Could you provide more info in this and how it differs from awk in this respect?
It looks like it properly handles CSV quoting and multi-line fields, rather than just a plain (and rather problematic) split-on-comma that AWK would do. See structured data section in overview doc and Rust code.
Thank you. This is a total game changer. An enormous leap for awk. I personally have been using awk less than half the times I would if it had a safe/reliable way to handle CSV data. I frankly didn’t have hope someone would build this.
Thank you so much @ezrosent. Keep up. Please consider keeping compatibility with common awk snippets to a level where most would work.
Here are some details about its performance:
I wished there was a Linux distro that allowed me to simply install the Rust versions over the unsafe ones.
Much easier to see what breaks in practice, instead of trying to chase 100% bug compatibility.

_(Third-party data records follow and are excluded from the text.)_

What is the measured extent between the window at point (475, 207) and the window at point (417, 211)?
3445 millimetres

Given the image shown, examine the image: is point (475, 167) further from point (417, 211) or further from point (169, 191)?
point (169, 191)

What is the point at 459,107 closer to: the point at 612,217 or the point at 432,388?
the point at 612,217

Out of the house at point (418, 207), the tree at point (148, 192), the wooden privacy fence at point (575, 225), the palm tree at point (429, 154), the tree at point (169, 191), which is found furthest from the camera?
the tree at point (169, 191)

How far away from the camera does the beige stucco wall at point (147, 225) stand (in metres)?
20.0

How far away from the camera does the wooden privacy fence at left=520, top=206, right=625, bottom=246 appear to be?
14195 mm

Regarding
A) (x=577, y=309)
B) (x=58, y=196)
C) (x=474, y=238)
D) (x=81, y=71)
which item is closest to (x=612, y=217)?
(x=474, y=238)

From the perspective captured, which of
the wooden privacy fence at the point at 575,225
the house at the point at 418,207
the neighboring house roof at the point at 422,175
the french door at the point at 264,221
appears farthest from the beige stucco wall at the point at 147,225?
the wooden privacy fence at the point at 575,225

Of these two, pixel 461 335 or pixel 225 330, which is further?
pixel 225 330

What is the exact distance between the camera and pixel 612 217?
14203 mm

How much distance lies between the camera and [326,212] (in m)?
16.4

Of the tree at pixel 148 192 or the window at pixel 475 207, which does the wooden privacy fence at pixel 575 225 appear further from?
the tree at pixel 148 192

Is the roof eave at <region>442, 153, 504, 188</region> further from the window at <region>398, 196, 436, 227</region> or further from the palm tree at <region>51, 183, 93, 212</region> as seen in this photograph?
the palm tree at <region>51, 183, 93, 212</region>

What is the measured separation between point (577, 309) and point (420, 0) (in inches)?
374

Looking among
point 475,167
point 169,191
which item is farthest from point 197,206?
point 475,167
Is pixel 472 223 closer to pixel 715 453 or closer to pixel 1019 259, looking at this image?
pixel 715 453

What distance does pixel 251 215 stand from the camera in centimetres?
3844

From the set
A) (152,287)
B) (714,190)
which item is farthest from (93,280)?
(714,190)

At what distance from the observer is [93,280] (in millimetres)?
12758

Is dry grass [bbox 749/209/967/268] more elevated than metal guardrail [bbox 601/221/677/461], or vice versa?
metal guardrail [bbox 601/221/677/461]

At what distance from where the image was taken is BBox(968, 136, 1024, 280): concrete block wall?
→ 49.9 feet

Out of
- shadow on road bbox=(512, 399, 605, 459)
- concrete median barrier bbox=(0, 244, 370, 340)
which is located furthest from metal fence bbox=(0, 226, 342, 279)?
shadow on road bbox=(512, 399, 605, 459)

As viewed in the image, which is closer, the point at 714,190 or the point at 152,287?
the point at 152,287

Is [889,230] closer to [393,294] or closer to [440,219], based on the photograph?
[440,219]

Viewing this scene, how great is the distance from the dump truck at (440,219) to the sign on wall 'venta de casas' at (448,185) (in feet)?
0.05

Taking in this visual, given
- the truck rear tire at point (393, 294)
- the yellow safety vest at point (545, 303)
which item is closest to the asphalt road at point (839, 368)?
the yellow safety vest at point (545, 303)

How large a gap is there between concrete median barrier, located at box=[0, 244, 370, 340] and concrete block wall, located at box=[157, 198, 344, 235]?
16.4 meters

This looks like a cool tool, but I would hesitate to call any llvm based jit “safe” in the rust sense of the word.
author here, I just want to echo this sentiment, but point out some subtleties.
There’s some unsafe code in the runtime, and then all of the JIT code (particularly LLVM) should really be considered unsafe.
By default, however, frawk is using Cranelift to JIT the code. Cranelift is a pure-rust project, so I’d expect it to be safer to use than LLVM. Still, JITs like the one in frawk are going to be inherently unsafe. Even Cranelift is providing you with a low-level builder API that doesn’t check the generated code is memory-safe, so running that generated code is still unsafe (both in the Rust sense, but also in the colloquial sense I’d say).
Even if it’s just compiling in a single back end for LLVM, there is vastly more unsafe C++ code in the ‘safe’ Rust version than in a typical C++ implementation of awk.
Eh, how much unsafe c++ code do you think there is in llvm?
Around 10MLoC. Nothing in LLVM uses the .at (bounds checked) accessors instead of operator (not bounds checked) for example. Nothing in LLVM is safe in the Rust sense of the word. Most of the unsafe things are hidden in classes like SmallIntPtrPair, which hides an integer in the low bits of a pointer (would require unsafe in Rust), but there are a lot of abstractions in LLVM that are built on things that would not be permitted in safe Rust.
Did you see this recent story? https://lobste.rs/s/jdqu4m/debian_running_on_rust_coreutils
In NixOS you can do this. Technically, on any Linux distro “enriched” with Nix you could do it.
Glanced through https://github.com/ezrosent/frawk/blob/master/info/overview.md and it gave the overview quite well. Especially interested in csv, join_fields and rust regex (which has lot more features compared to ERE).
I wish to try the tool but there’s no release versions. I’ll try the installation guideline in a VM sometime this week. Tools like mdbook and ripgrep provide unknown-linux binaries (among other options). Is this easy to generate?
Typically for rust projects cargo build --release builds an unknown-linux library, named target/release/<project-name>. With this projects that looks like it comes with a few caveats (but I can’t test right now):
cargo build --release
rustup toolchain install nightly
cargo +nightly build --release
cargo +nightly build --release --no-default-features --features use_jemalloc,allow_avx2,unstable
Thanks. I have no experience with Rust or llvm, so right now all of this looks alien to me. I’ll give it a shot.